Topinka, a Republican, won a second term last month in a tough race with Democratic challenger Sheila Simon, the former lieutenant governor.

I am deeply saddened to hear of Judy Baar Topinka’s passing," said Simon, in a statement released this morning.  "People throughout Illinois will remember her for her many years of dedication to public service just as much as they will remember her for her larger than life personality. She truly loved the people of this state."

"Early this morning, Illinois lost one of its all-time greats.," said Gov.-elect Bruce Rauner.  "Comptroller Topinka’s magnetic, one-of-a-kind personality brought a smile to everyone she met, and she had a servant’s heart, always only caring about what was best for the people of our state. Judy was a tremendous friend, and Diana and I will miss her deeply."

"Today is a sad day in the state of Illinois. I am heartbroken to hear of the passing of my friend, Judy Baar Topinka," said Gov. Pat Quinn. "As the first female Treasurer of Illinois and a longtime public servant, Judy was a trailblazer in every sense of the word."

"Her constant professionalism, passion for serving the people of Illinois, honesty, and sense of humor truly set her apart from all other elected officials," said Republican Congressman Rodney Davis of Taylorville.

Topinka was a former state treasurer and Illinois GOP chairwoman.   But she was also a social moderate.  She built support among minorities and in the gay community. 

She talked about an effort to do the same for the Republican party back in 2003.

"Part of it is me," she said.  "I just don't hate anybody.  I'm not a hater.  I have a really big tent.  I want everybody in here. We're not letting anybody off the hook.  We're going in here like Star Trek, (where) no people have ever gone before, man.  We're not letting anyone get past us."

Equality Illinois says in a Wednesday statement that Topinka demonstrated  political labels shouldn't be a barrier to reaching out to all citizens. 

CEO Bernard Cherkasov called Topinka a leader in supporting issues important to lesbian, gay, bisexual and transgender Illinoisans.

He said she endorsed same-sex marriage in Illinois and even offered to be a flower girl for any same-sex couple that would have her.

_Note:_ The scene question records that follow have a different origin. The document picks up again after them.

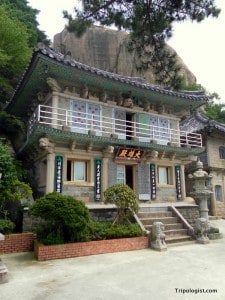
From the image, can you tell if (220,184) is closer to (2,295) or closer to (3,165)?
(3,165)

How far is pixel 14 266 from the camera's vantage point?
23.5 feet

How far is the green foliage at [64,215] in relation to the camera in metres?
8.18

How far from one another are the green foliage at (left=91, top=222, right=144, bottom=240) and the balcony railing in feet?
16.0

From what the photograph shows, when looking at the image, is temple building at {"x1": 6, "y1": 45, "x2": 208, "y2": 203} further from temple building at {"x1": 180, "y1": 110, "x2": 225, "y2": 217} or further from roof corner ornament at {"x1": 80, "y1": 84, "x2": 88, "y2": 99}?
temple building at {"x1": 180, "y1": 110, "x2": 225, "y2": 217}

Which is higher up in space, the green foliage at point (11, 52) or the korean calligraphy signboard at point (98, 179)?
the green foliage at point (11, 52)

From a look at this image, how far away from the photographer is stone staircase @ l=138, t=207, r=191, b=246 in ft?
35.0

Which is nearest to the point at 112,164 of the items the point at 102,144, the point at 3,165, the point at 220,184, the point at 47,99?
the point at 102,144

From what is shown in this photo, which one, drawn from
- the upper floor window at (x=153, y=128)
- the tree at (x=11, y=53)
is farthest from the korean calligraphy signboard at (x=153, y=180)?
the tree at (x=11, y=53)

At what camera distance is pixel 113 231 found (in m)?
9.47

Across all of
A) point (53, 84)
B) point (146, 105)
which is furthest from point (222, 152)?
point (53, 84)

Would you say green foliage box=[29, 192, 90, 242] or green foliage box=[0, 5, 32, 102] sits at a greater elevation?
green foliage box=[0, 5, 32, 102]

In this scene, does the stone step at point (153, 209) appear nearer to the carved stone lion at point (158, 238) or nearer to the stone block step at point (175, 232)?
the stone block step at point (175, 232)

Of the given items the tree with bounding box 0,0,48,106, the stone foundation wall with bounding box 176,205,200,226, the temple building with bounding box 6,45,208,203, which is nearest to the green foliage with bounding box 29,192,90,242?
the temple building with bounding box 6,45,208,203

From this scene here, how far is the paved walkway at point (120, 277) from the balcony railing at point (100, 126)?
630 centimetres
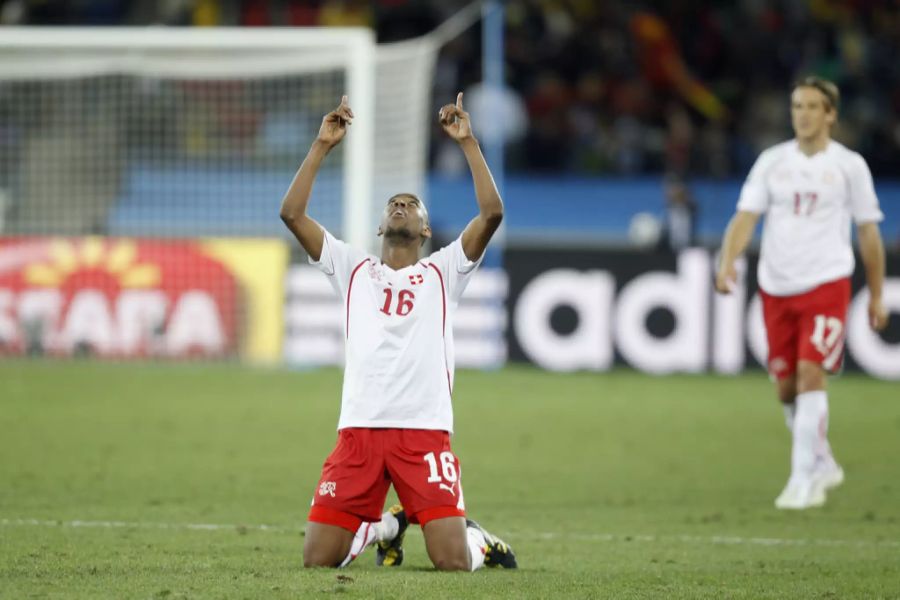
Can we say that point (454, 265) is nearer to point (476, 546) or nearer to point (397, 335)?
A: point (397, 335)

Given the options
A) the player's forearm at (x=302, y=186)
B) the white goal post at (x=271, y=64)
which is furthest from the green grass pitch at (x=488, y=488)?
the white goal post at (x=271, y=64)

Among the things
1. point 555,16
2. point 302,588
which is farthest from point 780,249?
point 555,16

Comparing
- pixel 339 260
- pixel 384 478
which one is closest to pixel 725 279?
pixel 339 260

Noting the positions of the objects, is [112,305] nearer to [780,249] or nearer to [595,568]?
[780,249]

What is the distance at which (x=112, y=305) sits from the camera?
1844 centimetres

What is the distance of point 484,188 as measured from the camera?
22.9 ft

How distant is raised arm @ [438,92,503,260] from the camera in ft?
22.9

President Barack Obama says Judy Baar Topinka was "an institution in Illinois politics.''
 
Obama says he got to see Topinka's fierce advocacy for her constituents when she was state treasurer. He was a member of the Illinois General Assembly.
 
Obama also says Topinka was "blunt, pragmatic, unfailingly cheerful and energetic.'' He also says she was "always willing to put politics aside to find commonsense solutions that made a difference for the people of Illinois.''

With Topinka's passing, it would seem the next step is for Governor Quinn to appoint a successor.  But election officials are unsure about the process.

The constitution says the governor would choose someone to fill out the term until the next election. Except the term ends January 12 and an election has already been held.  

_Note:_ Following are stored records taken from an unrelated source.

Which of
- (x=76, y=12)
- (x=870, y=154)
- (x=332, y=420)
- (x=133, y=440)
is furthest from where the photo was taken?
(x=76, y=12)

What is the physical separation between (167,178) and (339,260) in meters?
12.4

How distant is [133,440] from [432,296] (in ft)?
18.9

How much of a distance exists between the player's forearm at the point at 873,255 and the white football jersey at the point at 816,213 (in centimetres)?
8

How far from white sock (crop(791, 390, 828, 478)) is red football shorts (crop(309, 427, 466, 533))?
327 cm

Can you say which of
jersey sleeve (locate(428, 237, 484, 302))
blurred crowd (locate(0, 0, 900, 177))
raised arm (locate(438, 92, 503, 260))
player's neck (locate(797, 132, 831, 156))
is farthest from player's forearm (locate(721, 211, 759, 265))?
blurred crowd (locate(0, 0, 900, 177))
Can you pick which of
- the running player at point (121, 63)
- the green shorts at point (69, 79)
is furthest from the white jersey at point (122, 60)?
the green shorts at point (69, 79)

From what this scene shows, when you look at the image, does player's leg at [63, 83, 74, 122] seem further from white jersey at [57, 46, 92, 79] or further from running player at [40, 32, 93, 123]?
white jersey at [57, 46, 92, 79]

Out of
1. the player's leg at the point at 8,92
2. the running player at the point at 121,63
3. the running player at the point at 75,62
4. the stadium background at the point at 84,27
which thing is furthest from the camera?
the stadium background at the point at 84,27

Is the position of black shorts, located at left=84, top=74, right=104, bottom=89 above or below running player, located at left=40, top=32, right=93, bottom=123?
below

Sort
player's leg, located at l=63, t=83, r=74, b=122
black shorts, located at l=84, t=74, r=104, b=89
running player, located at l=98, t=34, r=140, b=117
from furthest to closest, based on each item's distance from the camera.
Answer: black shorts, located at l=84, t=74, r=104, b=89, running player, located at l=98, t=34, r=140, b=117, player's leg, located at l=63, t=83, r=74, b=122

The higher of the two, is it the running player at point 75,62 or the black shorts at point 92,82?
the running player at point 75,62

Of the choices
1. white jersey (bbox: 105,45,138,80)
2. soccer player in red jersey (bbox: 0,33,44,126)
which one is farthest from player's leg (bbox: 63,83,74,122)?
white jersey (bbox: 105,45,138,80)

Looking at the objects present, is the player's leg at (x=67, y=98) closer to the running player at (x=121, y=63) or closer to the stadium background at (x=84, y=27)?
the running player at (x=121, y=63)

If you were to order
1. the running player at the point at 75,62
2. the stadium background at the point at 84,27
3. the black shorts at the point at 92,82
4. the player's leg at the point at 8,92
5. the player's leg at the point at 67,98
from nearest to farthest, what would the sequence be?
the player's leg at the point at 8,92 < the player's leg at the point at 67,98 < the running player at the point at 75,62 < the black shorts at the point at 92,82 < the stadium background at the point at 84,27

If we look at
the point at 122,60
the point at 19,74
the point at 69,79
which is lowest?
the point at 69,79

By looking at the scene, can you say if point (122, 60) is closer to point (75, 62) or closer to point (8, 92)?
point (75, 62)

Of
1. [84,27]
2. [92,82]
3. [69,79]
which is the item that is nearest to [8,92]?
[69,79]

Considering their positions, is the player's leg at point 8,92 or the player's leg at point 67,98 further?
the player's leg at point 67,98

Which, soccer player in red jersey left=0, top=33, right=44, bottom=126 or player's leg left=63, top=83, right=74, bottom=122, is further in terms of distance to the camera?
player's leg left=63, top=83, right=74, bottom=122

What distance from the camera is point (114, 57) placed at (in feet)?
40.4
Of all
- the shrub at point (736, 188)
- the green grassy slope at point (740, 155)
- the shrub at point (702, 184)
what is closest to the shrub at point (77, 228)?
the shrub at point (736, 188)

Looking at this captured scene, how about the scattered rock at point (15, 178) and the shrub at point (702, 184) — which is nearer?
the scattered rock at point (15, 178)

State Board of Elections Director Rupert Borgsmiller said they are not sure how to handle it.

"Nobody knows at this point by looking at the  constitution and the election code itself", he said.

For now, the Attorney General Says Governor Quinn can name a successor, but it's uncertain if that appointment will be for a month, or for four years and a month.

The attorney general is reviewing the matter.